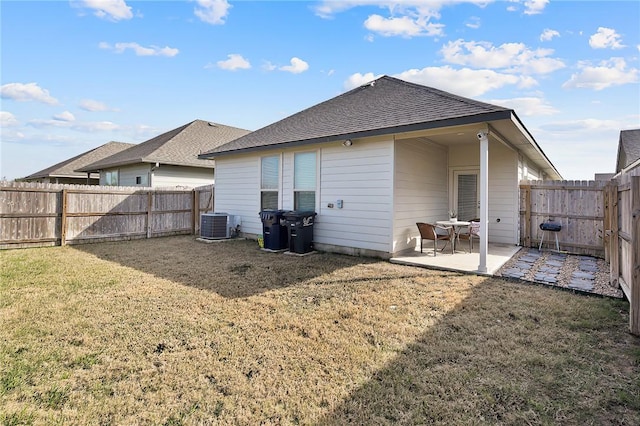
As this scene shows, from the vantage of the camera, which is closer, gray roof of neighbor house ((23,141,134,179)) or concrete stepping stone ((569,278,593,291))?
concrete stepping stone ((569,278,593,291))

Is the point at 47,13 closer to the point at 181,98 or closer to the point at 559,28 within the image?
the point at 181,98

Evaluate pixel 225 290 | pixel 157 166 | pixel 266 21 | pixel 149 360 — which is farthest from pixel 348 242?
pixel 157 166

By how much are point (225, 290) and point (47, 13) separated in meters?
8.24

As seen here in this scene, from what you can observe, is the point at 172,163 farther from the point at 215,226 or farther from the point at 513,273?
the point at 513,273

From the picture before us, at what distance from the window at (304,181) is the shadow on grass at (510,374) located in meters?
5.07

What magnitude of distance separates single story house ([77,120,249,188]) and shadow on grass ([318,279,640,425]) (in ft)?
39.8

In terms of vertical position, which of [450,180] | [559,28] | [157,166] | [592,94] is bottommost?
[450,180]

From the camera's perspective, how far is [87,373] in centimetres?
258

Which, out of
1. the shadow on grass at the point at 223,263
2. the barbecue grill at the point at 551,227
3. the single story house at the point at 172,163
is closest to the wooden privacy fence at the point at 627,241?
the barbecue grill at the point at 551,227

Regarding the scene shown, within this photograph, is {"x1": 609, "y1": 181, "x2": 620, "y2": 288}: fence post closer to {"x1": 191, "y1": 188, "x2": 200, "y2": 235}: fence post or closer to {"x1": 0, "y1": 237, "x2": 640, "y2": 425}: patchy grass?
{"x1": 0, "y1": 237, "x2": 640, "y2": 425}: patchy grass

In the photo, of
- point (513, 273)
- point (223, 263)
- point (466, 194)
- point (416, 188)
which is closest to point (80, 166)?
point (223, 263)

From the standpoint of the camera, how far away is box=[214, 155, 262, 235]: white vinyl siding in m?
9.71

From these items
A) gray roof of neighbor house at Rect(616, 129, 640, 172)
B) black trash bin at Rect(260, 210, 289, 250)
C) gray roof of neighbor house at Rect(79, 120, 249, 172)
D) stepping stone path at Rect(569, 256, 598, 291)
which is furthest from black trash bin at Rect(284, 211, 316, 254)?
gray roof of neighbor house at Rect(616, 129, 640, 172)

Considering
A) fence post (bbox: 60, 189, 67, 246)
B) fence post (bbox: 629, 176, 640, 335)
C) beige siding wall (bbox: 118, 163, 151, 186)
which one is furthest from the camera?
beige siding wall (bbox: 118, 163, 151, 186)
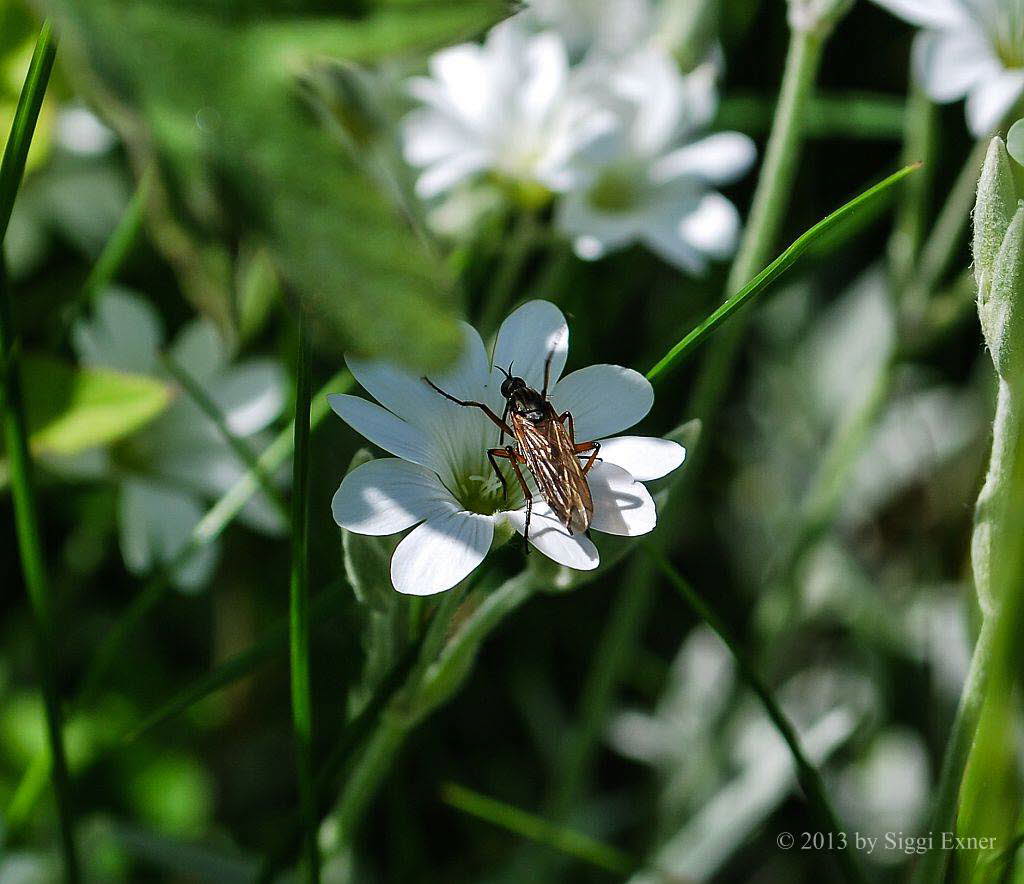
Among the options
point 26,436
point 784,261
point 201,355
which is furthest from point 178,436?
point 784,261

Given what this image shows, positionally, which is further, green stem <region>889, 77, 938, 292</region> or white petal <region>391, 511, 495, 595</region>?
green stem <region>889, 77, 938, 292</region>

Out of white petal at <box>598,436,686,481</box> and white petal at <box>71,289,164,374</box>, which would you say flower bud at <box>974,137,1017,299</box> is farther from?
white petal at <box>71,289,164,374</box>

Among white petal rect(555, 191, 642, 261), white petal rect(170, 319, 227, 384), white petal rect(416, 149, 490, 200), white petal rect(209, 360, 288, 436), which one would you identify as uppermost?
white petal rect(416, 149, 490, 200)

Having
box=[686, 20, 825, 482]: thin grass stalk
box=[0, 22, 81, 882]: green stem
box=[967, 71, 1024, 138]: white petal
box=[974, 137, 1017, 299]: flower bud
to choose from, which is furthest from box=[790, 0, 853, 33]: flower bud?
box=[0, 22, 81, 882]: green stem

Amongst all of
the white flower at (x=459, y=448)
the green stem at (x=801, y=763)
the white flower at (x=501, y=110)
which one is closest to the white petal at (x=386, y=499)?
the white flower at (x=459, y=448)

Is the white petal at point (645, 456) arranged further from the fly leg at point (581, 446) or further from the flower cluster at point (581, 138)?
the flower cluster at point (581, 138)

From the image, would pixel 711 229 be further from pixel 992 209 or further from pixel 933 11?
pixel 992 209

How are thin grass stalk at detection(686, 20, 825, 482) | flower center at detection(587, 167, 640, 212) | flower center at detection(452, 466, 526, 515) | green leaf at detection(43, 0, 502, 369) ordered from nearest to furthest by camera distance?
green leaf at detection(43, 0, 502, 369) → flower center at detection(452, 466, 526, 515) → thin grass stalk at detection(686, 20, 825, 482) → flower center at detection(587, 167, 640, 212)
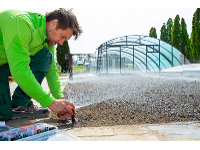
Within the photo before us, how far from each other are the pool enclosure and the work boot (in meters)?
9.85

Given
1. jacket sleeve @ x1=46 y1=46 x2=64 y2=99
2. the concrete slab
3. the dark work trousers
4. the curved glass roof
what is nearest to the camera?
the concrete slab

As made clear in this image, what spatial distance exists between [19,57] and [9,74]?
79 cm

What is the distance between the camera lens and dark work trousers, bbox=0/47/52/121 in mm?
1864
-------
**EXERCISE:** Convert the listing above into a two-column CSV with the header text,answer. Begin at the line that has "Is the white" and stop after the line that has "green leaf at detection(43, 0, 502, 369) →". Give one row for each text with its answer, put each field in double quotes, and replace line breaks with spaces.

**SOLUTION TO THIS TASK:**
text,answer
"Is the white petal at point (645, 456) arranged further from the fly leg at point (581, 446) or further from the flower cluster at point (581, 138)?","the flower cluster at point (581, 138)"
"From the image, would pixel 711 229 be further from pixel 992 209 or further from pixel 933 11?","pixel 992 209"
"How are thin grass stalk at detection(686, 20, 825, 482) | flower center at detection(587, 167, 640, 212) | flower center at detection(452, 466, 526, 515) | green leaf at detection(43, 0, 502, 369) ordered from nearest to furthest by camera distance?","green leaf at detection(43, 0, 502, 369) → flower center at detection(452, 466, 526, 515) → thin grass stalk at detection(686, 20, 825, 482) → flower center at detection(587, 167, 640, 212)"